Source passage:

>> Start

Green Lantern is Mister Kent’s next teammate when the weapons masters of Qward set Star Sapphire on him in an attempt to get his ring. The next issue is a follow up to this as Superman gets help from Red Tornado to prevent the evil Qwardians conquering Earth. Red Tornado is a logical robot trying to learn how to be more human, an old cliché now but fairly new at the time if still inexplicable. When I read how humans behave, I think we should try to be more like robots.

There follows a parade of DC characters co-operating with the Kryptonian: Swamp Thing, Wonder Woman, Hawkman, the Legion of Super-Heroes, the Atom, Black Lightning, Firestorm, Zatanna, Batgirl and the Elongated Man,. Some time travel shenanigans allow Superman to go back and fight alongside Sergeant Rock and even battle Superboy. This run is pencilled by Joe Staton or Dick Dillin. Staton’s pretty good but Dillin’s art is never great and sometimes the figures look deformed. Rich Buckler pencils a team up with Mister Miracle but oddly doesn’t do his Kirby pastiche on this Kirby character. The stories by Steve Englehart, Martin Pasko, Cary Bates and Paul Levitz and Gerry Conway are generally okay. Nothing mind-blowing.

>> End

Given data:
>> Start

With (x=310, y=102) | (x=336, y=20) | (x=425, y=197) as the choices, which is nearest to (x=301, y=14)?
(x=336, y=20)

>> End

Tasks to carry out:
A - Please quote the stretch of the Superman team-up review from "Green Lantern is" through "more like robots.".
B - In the Superman team-up review, who pencils the team-up with Mister Miracle?

Task results:
A -
Green Lantern is Mister Kent’s next teammate when the weapons masters of Qward set Star Sapphire on him in an attempt to get his ring. The next issue is a follow up to this as Superman gets help from Red Tornado to prevent the evil Qwardians conquering Earth. Red Tornado is a logical robot trying to learn how to be more human, an old cliché now but fairly new at the time if still inexplicable. When I read how humans behave, I think we should try to be more like robots.

B - Rich Buckler